# Excerpt provided
## Using a hash to index thousands of files of NASA Land Surface Forcings Data & Using Get in a for loop with error handling

As part of a larger research project, I downloaded 15 years worth of data from NASA's MERRA-2 dataset.  The subset of data I chose was "inst1_2d_lfo_Nx (M2I1NXLFO): Land Surface Forcings."  These data contain measurements of land surface forcings measured at 1-hour increments from 1 January 2000 to 31 December 2015 for a rectangle of geographic space that covered California.  The data was mapped to the nearest 0.25 grid point.  After I registered and submitted my request, NASA provided a list of links I could use with a get request to download each file.  I saved this list as a .txt file.  This notebook shows how I used a hash to index the files as I downloaded each one.

# Provided material
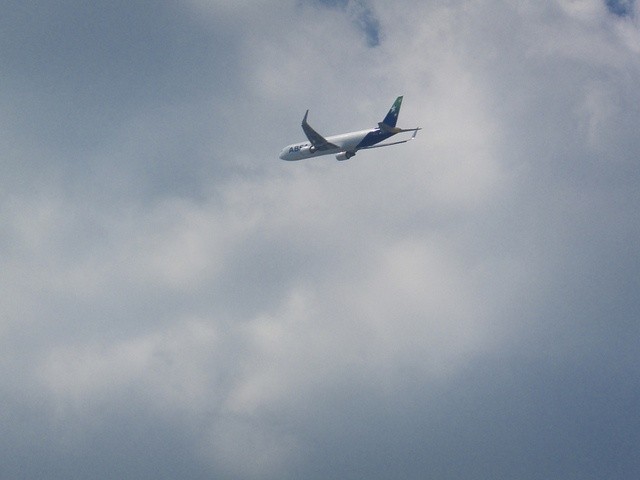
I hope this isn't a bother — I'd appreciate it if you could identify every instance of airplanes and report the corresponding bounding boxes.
[279,94,422,163]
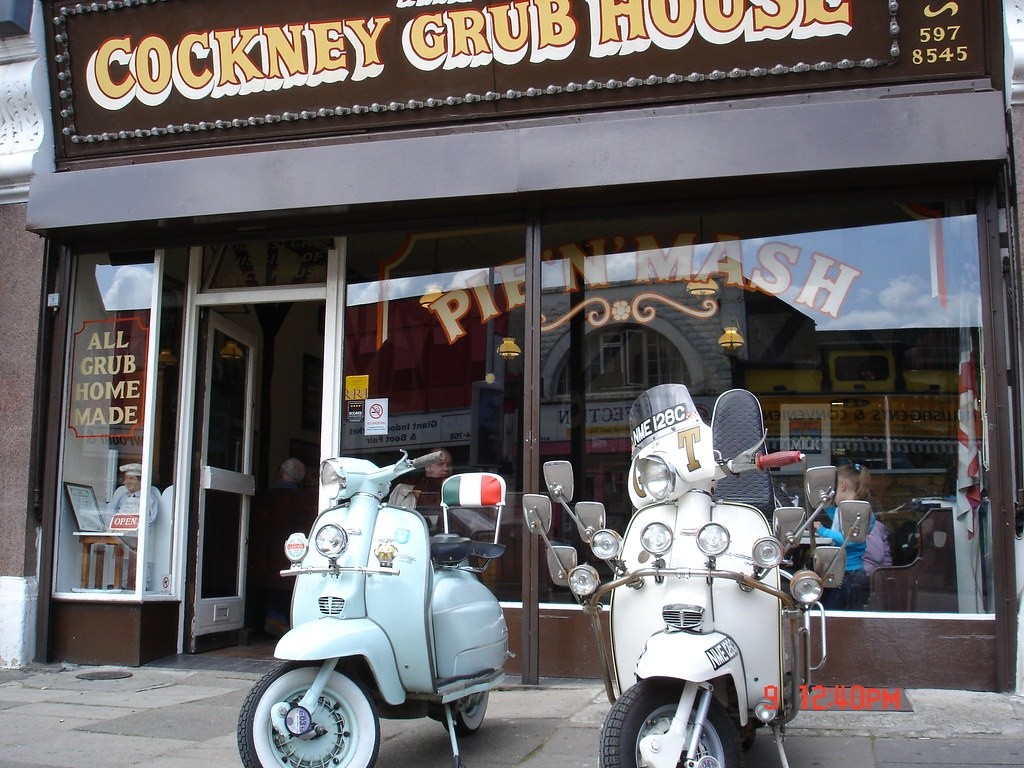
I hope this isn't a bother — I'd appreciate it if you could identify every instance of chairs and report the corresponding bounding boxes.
[712,388,776,522]
[429,472,507,572]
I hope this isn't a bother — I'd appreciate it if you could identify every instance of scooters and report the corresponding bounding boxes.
[521,380,872,768]
[236,449,518,768]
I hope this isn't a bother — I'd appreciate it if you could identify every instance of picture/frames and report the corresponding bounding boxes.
[778,403,833,470]
[63,481,107,532]
[288,438,320,467]
[301,352,324,430]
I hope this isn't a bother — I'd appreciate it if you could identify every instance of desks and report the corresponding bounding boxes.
[71,532,138,590]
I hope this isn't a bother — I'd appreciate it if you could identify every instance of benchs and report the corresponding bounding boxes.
[867,507,959,614]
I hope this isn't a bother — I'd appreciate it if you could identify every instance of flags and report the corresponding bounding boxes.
[955,298,985,541]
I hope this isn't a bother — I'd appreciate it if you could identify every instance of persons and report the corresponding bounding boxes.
[424,447,454,478]
[244,456,305,638]
[106,463,159,590]
[811,462,893,611]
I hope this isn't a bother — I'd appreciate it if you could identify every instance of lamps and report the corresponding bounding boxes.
[718,316,745,351]
[220,341,242,359]
[497,338,521,357]
[687,278,719,295]
[158,349,178,365]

# Questions to answer
(1) Answer these questions about the MERRA-2 download passage:
(a) Which subset of the MERRA-2 data was chosen?
(b) At what time increments were the measurements taken?
(c) In what file format was the list of download links saved?
(2) Write a continuation of the MERRA-2 download passage, beginning after its final sentence.
The material is not needed for this work.

# Answers by item
(1)
(a) "inst1_2d_lfo_Nx (M2I1NXLFO): Land Surface Forcings."
(b) 1-hour increments.
(c) A .txt file.

(2)
In [1]:
import time
import requests
import numpy as np
import pandas as pd

Set up files for the data to go into

In [2]:
file_number = list(filter((0).__ne__, range(5846))) #number should be 5846 for 5845 files
filepath = 'D:/NASA data/'
filelist = []

for i in range(len(file_number)):
    filename = filepath + str(i) + '.nc4'
    filelist.append(filename)

In [3]:
len(filelist)

5845

Create a dataframe of the URLs and filenames

In [4]:
colname = ['URL']
urls = pd.read_csv('D:/NASA data/url_list.txt', sep='\n', header=None, names=colname)
urls['filename'] = filelist

In [5]:
urls.head()

Unnamed: 0,URL,filename
0,https://goldsmr4.gesdisc.eosdis.nasa.gov/data/...,D:/NASA data/0.nc4
1,https://goldsmr4.gesdisc.eosdis.nasa.gov/daac-...,D:/NASA data/1.nc4
2,https://goldsmr4.gesdisc.eosdis.nasa.gov/daac-...,D:/NASA data/2.nc4
3,https://goldsmr4.gesdisc.eosdis.nasa.gov/daac-...,D:/NASA data/3.nc4
4,https://goldsmr4.gesdisc.eosdis.nasa.gov/daac-...,D:/NASA data/4.nc4


Iterate through dataframe, open url, and save data from it to filename

In [None]:
for index, row in urls.iterrows():
    filename = row[1]
    url = row[0]
    try:
        result = requests.get(url)
        result.raise_for_status()
        f = open(filename, 'wb')
        f.write(result.content)
        f.close()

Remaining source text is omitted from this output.